Interruption of the amyloid cascade also has a number of strategies, including β-secretase inhibitors, γ-secretase inhibitors or modifiers, or α-secretase enhancers (see Fig. 66.7). Compounds that would insert themselves on the polymerizing β-amyloid, the so-called plaque busters, conceivably could aid in slowing β-amyloid accumulation. Accelerated removal of β-amyloid once it is formed, either by antibody infusion (passive immunization) or active immunization to produce endogenous antibodies, is effective in transgenic mouse models. Initial active immunization trials in humans were interrupted by neuroinflammation and encephalitis in a subset of the subjects, probably due to T-cell sensitization. Autopsy studies in several immunized individuals from that study showed the expected neuroinflammatory changes (Orgogozo et al., 2003), as well as a remarkable amyloid clearance in several areas of the cortex, suggesting that—as in mice—the amyloid in humans can be removed (Masliah et al., 2005; Nicoll et al., 2003). Future studies will determine the feasibility of removing amyloid safely, whether it results in slowing of cognitive decline, and whether it has any effects on NFT formation.

Cerebral Amyloid Angiopathy

β-Amyloid deposits can be seen in the cerebral blood vessels of all patients with AD (see Fig. 66.8, E). Severity of involvement varies, ranging from the presence of small amounts of amyloid to major deposits that distort artery architecture, causing cortical microinfarcts and microaneurysm with or without cerebral hemorrhages. Familial cases of AD and cerebral amyloid angiopathy (CAA) are associated with multiple hemorrhages in the brain, spinal cord, and leptomeninges. Although these hemorrhages could be clinically silent, patients may present with progressive dementia and spastic paraparesis. MRI using a gradient-echo sequence can show multiple small hemorrhages in the brain and spinal cord. The most common forms of familial CAA without AD manifest with spontaneous lobar hemorrhages rather than dementia (i.e., Icelandic and Dutch cerebral amyloid angiopathy). Lobar hemorrhage in late life in nonfamilial cases also is suggestive of CAA (Table 66.2). This diagnosis is suspect when the hemorrhage is “lobar,” located at the cortical gray/white-matter junction, and not in the typical distribution of hypertensive hemorrhages (i.e., basal ganglia, brainstem, or cerebellum). AD can be accompanied by severe amyloid angiopathy.
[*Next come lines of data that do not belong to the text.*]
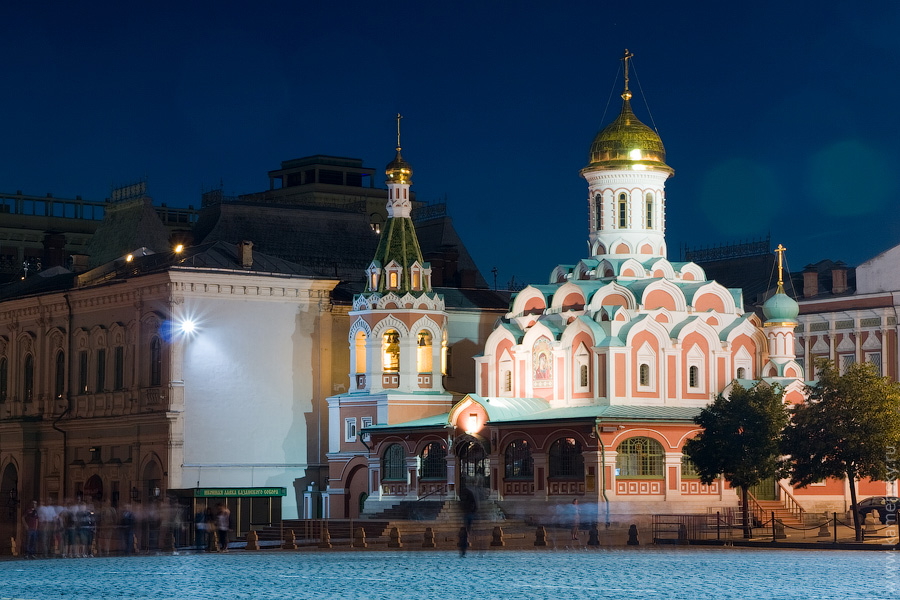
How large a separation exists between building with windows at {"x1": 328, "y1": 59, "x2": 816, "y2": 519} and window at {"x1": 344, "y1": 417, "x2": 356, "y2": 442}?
0.25 ft

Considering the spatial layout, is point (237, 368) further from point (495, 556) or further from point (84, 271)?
point (495, 556)

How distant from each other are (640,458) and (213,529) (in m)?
15.8

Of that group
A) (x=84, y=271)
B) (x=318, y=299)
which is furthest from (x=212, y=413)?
(x=84, y=271)

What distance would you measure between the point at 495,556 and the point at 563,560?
310cm

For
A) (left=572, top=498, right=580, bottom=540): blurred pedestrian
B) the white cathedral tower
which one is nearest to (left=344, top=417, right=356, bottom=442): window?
the white cathedral tower

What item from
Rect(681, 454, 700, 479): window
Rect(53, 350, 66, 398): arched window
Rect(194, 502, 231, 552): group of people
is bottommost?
Rect(194, 502, 231, 552): group of people

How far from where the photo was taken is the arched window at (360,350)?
65000mm

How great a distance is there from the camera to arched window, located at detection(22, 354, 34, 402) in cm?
7519

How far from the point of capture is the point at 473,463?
6006 cm

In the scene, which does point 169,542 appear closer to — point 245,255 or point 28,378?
point 245,255

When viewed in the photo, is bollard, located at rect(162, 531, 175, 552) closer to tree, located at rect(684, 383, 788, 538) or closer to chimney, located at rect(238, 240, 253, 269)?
chimney, located at rect(238, 240, 253, 269)

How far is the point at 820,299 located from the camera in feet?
232

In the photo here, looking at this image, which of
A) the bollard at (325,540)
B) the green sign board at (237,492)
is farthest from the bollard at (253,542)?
the green sign board at (237,492)

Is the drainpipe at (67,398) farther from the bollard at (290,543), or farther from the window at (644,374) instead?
the window at (644,374)
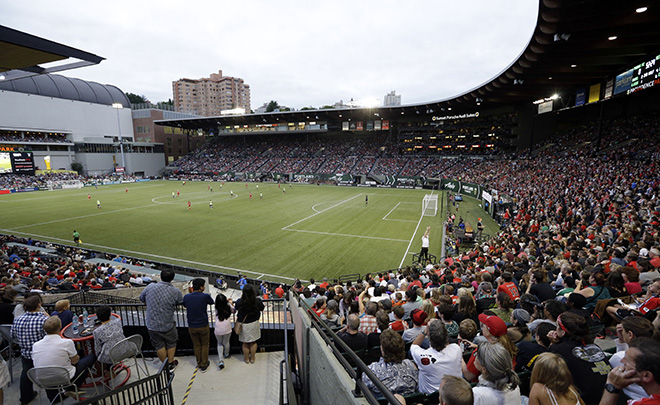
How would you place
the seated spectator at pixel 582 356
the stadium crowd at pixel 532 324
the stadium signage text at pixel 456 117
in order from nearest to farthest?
the stadium crowd at pixel 532 324
the seated spectator at pixel 582 356
the stadium signage text at pixel 456 117

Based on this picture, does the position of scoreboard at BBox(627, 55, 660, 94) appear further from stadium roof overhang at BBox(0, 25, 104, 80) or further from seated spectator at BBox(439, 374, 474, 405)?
stadium roof overhang at BBox(0, 25, 104, 80)

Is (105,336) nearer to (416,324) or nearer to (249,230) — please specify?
(416,324)

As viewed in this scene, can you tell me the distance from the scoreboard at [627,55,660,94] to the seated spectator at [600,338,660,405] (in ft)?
82.8

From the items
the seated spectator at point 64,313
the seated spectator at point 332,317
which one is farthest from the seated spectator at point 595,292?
the seated spectator at point 64,313

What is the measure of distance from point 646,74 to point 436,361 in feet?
91.1

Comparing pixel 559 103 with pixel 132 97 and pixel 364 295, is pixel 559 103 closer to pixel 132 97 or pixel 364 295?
pixel 364 295

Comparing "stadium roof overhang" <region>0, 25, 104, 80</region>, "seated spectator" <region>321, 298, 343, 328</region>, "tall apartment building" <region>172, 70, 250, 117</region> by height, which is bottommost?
"seated spectator" <region>321, 298, 343, 328</region>

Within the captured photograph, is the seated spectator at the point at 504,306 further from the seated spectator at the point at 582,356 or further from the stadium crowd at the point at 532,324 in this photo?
the seated spectator at the point at 582,356

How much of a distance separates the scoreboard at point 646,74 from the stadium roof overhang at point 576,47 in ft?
4.14

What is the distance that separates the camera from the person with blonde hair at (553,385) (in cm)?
256

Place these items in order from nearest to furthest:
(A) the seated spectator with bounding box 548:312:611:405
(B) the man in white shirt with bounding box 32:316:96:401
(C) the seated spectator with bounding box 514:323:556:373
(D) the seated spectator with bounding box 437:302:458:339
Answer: (A) the seated spectator with bounding box 548:312:611:405
(C) the seated spectator with bounding box 514:323:556:373
(B) the man in white shirt with bounding box 32:316:96:401
(D) the seated spectator with bounding box 437:302:458:339

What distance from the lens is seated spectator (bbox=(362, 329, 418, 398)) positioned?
3.44 meters

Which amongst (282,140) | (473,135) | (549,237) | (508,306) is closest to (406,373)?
(508,306)

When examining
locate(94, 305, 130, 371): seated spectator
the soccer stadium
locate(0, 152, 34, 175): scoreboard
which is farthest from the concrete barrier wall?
locate(0, 152, 34, 175): scoreboard
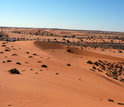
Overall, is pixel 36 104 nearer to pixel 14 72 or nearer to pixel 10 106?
pixel 10 106

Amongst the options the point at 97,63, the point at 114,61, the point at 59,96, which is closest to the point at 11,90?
the point at 59,96

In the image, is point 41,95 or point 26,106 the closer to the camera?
point 26,106

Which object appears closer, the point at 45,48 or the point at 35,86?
the point at 35,86

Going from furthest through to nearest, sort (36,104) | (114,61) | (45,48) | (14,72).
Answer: (45,48)
(114,61)
(14,72)
(36,104)

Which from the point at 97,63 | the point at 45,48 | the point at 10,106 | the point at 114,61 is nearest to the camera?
the point at 10,106

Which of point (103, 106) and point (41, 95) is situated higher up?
point (41, 95)

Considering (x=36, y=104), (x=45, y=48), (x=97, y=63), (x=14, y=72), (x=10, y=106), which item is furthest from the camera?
(x=45, y=48)

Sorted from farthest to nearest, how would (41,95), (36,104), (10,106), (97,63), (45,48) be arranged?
(45,48), (97,63), (41,95), (36,104), (10,106)

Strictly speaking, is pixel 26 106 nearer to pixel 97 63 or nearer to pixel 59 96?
pixel 59 96

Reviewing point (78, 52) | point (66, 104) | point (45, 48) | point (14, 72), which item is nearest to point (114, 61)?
point (78, 52)

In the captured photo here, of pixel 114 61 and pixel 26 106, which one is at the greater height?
pixel 26 106
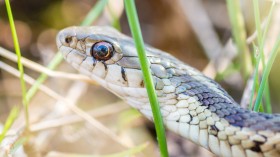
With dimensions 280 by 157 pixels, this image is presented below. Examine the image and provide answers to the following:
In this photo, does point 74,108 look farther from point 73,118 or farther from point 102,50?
point 102,50

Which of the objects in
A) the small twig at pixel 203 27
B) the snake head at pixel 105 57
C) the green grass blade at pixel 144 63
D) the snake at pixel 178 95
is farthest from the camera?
the small twig at pixel 203 27

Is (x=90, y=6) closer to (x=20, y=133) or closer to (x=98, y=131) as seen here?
(x=98, y=131)

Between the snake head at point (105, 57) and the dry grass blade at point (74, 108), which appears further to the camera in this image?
the dry grass blade at point (74, 108)

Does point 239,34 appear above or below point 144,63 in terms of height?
above

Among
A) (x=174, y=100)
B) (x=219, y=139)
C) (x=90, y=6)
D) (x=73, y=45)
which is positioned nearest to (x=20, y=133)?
(x=73, y=45)

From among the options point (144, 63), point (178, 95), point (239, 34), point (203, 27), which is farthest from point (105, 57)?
point (203, 27)

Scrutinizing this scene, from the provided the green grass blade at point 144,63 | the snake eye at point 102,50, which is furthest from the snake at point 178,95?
the green grass blade at point 144,63

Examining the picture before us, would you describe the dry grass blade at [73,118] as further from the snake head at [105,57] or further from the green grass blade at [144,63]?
Result: the green grass blade at [144,63]

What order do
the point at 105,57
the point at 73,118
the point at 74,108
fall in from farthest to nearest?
the point at 73,118 → the point at 74,108 → the point at 105,57

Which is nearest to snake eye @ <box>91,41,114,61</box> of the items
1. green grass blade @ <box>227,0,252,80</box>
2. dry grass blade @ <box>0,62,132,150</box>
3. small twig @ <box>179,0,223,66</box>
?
dry grass blade @ <box>0,62,132,150</box>
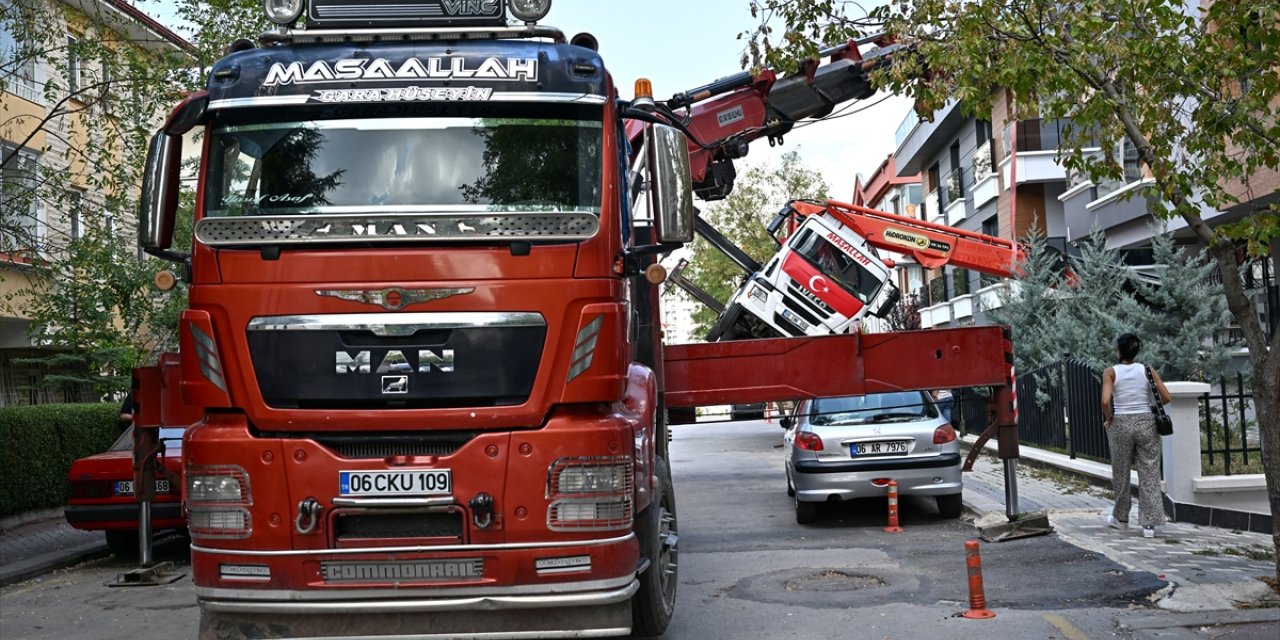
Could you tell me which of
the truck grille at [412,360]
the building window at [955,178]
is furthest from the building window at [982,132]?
the truck grille at [412,360]

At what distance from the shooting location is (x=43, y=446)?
16.5 meters

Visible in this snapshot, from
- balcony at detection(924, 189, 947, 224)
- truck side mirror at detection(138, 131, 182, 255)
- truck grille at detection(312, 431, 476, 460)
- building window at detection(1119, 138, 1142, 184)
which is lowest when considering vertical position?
truck grille at detection(312, 431, 476, 460)

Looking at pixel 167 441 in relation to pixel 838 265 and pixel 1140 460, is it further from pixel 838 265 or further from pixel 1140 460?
pixel 838 265

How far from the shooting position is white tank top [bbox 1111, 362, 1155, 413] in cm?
1053

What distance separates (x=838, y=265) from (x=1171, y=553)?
28.2 ft

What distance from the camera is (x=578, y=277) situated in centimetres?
603

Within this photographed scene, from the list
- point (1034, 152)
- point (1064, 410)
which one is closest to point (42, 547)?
point (1064, 410)

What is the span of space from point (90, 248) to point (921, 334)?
389 inches

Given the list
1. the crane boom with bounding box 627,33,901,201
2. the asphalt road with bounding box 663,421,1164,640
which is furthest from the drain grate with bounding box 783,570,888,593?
the crane boom with bounding box 627,33,901,201

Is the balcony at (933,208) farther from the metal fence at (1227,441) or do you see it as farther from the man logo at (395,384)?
the man logo at (395,384)

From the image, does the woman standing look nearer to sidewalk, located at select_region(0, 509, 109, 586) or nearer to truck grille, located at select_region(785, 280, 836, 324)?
truck grille, located at select_region(785, 280, 836, 324)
Table 66.2 Boston Criteria for Diagnosis of Cerebral Amyloid Angiopathy–Related Hemorrhage

Definite CAA	Full postmortem examination demonstrating CAA
	Absence of other diagnostic lesions
Probable CAA with supporting pathology in specimen	Clinical data and histopathological specimen (evacuated hematoma or biopsy) demonstrating some degree of CAA
	Absence of other diagnostic lesions
Probable CAA	Clinical data and MRI or CT demonstrating multiple hemorrhages restricted to lobar, cortical, or corticosubcortical regions (cerebellar hemorrhage allowed) in individuals age ≥55 years
Possible CAA	Clinical data and MRI or CT demonstrating single lobar, cortical, or corticosubcortical region hemorrhage in individuals age ≥55 years

CAA, Cerebral amyloid angiopathy; CT, Computed tomography; MRI, magnetic resonance imaging.

Adapted from Knudsen, K.A., Rosand, J., Karluk, D., et al., 2001. Clinical diagnosis of cerebral amyloid angiopathy: validation of the Boston Criteria. Neurology 56, 537-539.

More recently, an inflammatory presentation of amyloid angiopathy has been described. This syndrome is associated with subacute cognitive decline, seizures, and extensive white-matter abnormalities and microhemorrhages on imaging studies. Histologically, this presentation was found to be associated with giant-cell inflammatory response. The CAA-related inflammation appears to be relatively responsive to corticosteroids and cyclophosphamide (Eng et al., 2004).